Discusión: La rotura uterina espontánea sin trabajo de parto es un evento poco frecuente. Los factores de riesgo más frecuentes no son los únicos que se deben tener en cuenta, siendo la edad gestacional de la anterior cesárea un factor al que no se da la importancia que merece. Las cesáreas en gestaciones menores de 28 semanas pueden comportarse a nivel funcional como una cesárea corporal realizada a término.

Conclusión: Los factores de riesgo menores, en concreto la edad gestacional de realización de una cesárea, deben ser tenidos en cuenta para establecer una sospecha diagnóstica y actuación terapéutica rápida, dada la elevada morbimortalidad asociada.

PALABRAS CLAVE

Rotura uterina, cesárea, factor de riesgo.

ABSTRACT

Introduction: The incidence of cesarean delivery as a personal medical history in pregnant patients is increasingly frequent.
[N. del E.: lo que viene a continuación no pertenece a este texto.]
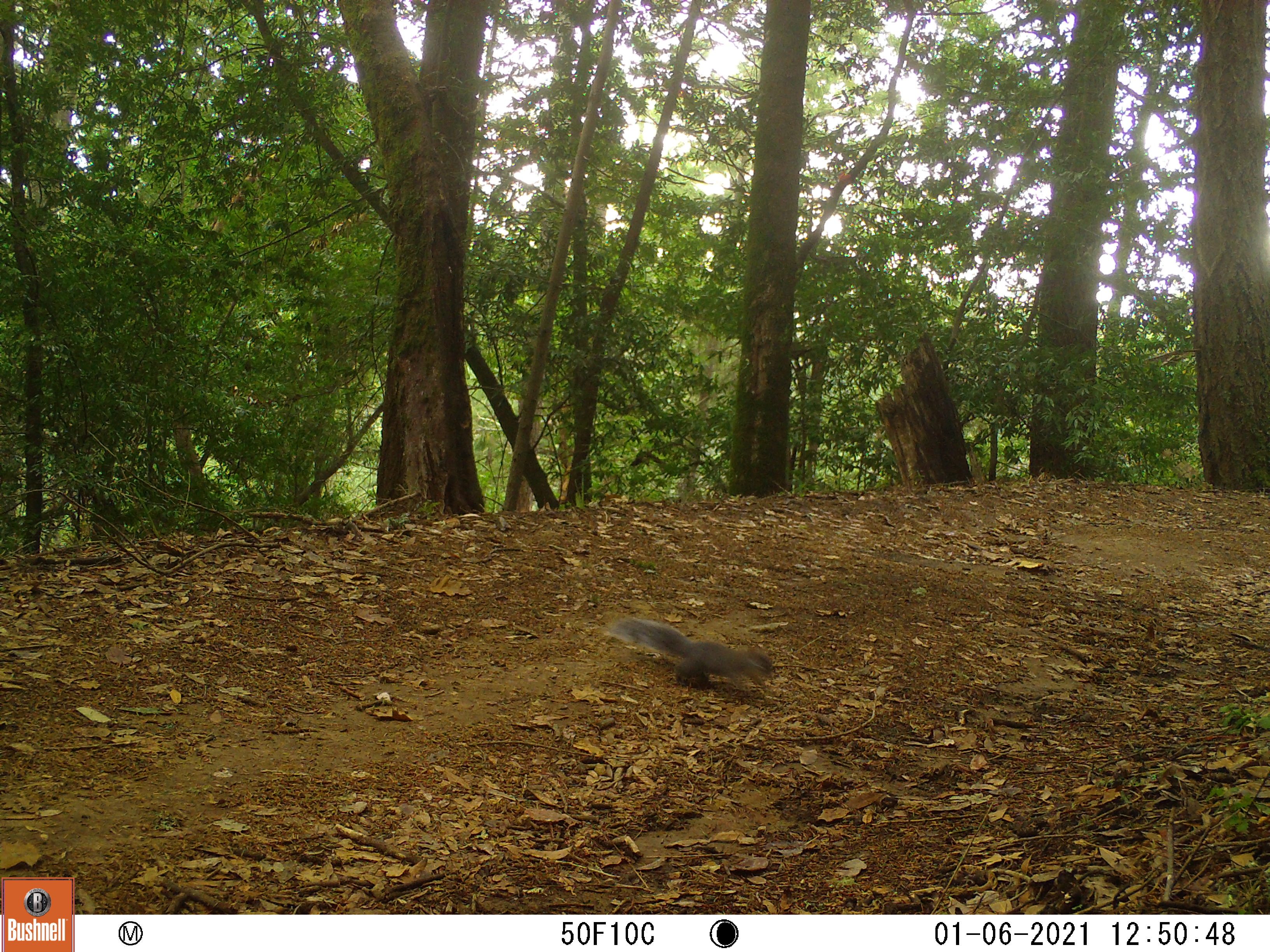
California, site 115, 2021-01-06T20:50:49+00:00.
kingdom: Animalia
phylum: Chordata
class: Mammalia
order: Rodentia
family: Sciuridae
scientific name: Sciuridae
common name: squirrel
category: unknown squirrel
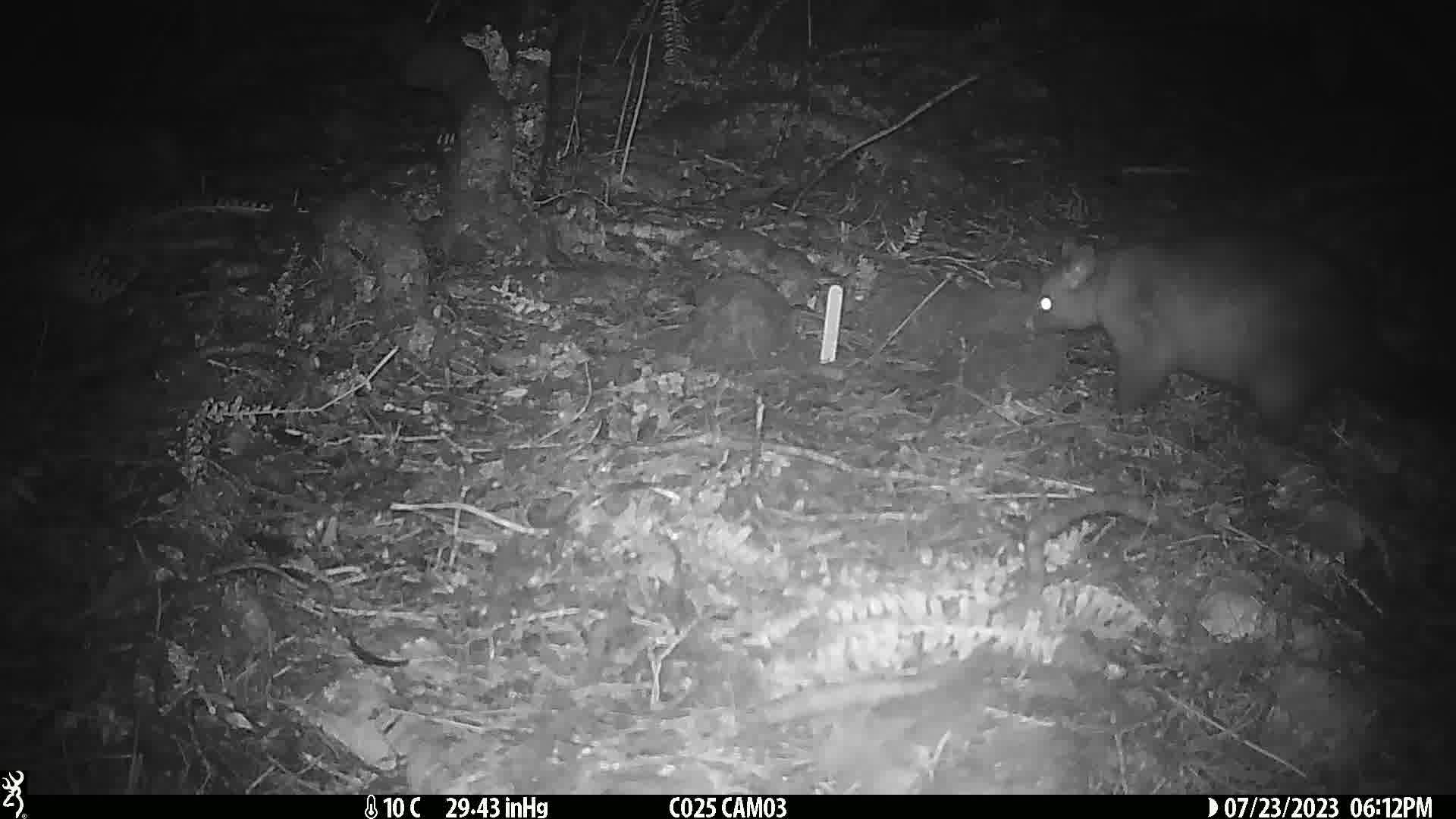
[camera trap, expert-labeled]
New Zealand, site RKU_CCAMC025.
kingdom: Animalia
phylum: Chordata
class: Mammalia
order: Diprotodontia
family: Phalangeridae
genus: Trichosurus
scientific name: Trichosurus vulpecula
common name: common brushtail possum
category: possum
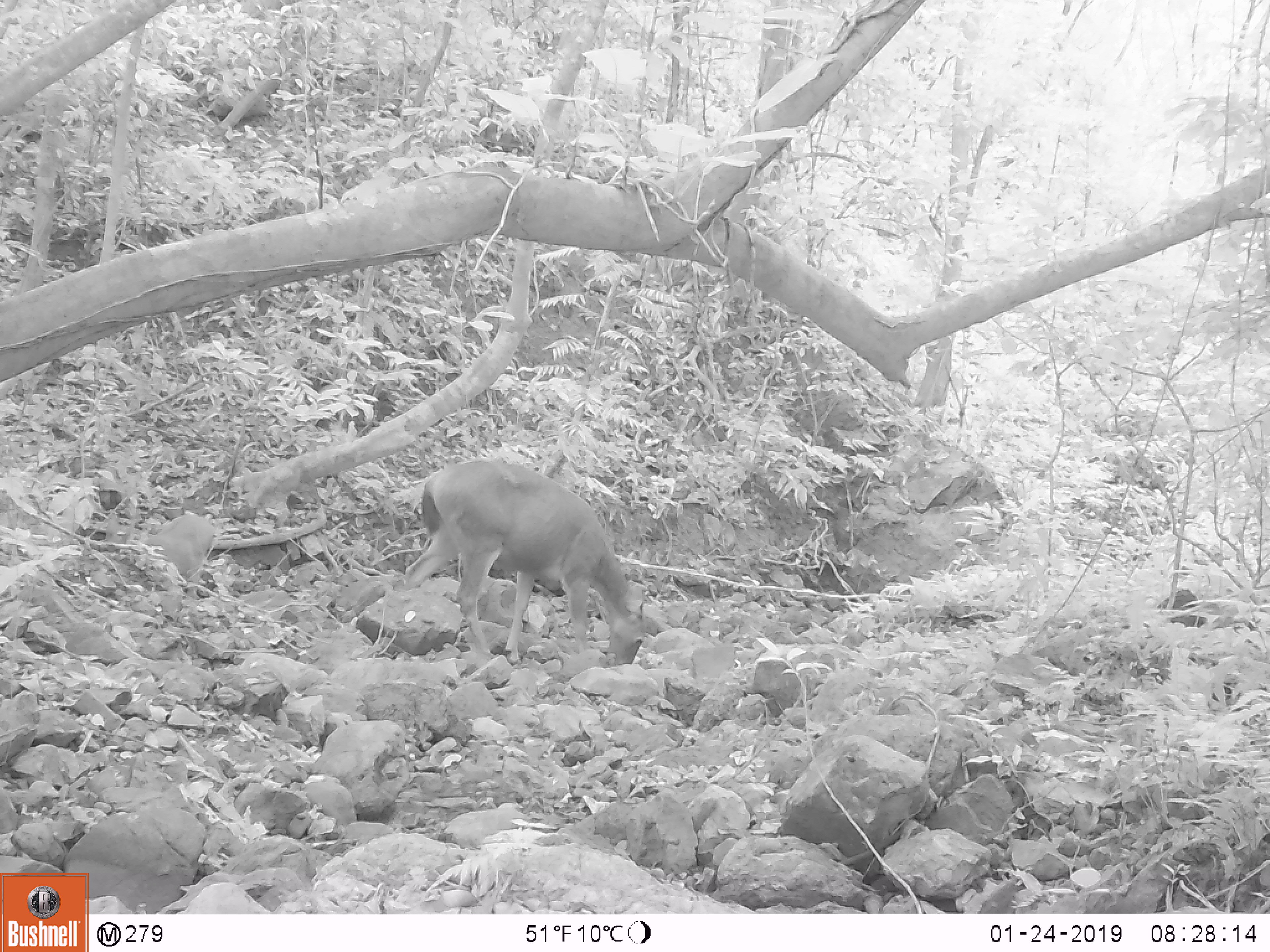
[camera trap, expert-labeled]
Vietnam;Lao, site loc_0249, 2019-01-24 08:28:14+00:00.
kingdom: Animalia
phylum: Chordata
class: Mammalia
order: Artiodactyla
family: Cervidae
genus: Rusa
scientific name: Rusa unicolor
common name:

Uterine rupture is a severe complication that threatens the life of both the mother and the fetus, requiring urgent specialized care. In patients with a previous uterine scar, the risk of uterine rupture is augmented.

Clinical case: We present the case of a patient with a history of transverse cesarean at 24 weeks, currently 36 + 4 weeks pregnant, who presented with sudden abdominal pain and an unsettling fetal heart rate. An urgent cesarean was performed, revealing a complete rupture of the previous uterine scar located in the body of the uterus. A transverse segmental hysterotomy was performed to extract the fetus, and both the hysterotomy and the rupture were subsequently sutured. The newborn had an Apgar score of 5/9/10 and an arterial cord pH 6.97 with mixed acidosis. However, after one hour of observation, the newborn returned to normal range and neurologically evolved favorably. The patient had a blood loss of less than 1000 ml as the rupture did not affect large vessels or damage neighboring structures.

Discussion: Spontaneous uterine rupture without labor is an uncommon event. The most frequent risk factors are not the only ones to consider. The gestational age of the previous cesarean is a factor that is often overlooked. Uterine scars performed under 28 weeks can behave as corporal term cesarean delivery or uterine scars in a non gravid uterus. Therefore, the risk of spontaneous uterine rupture isn’t negligible.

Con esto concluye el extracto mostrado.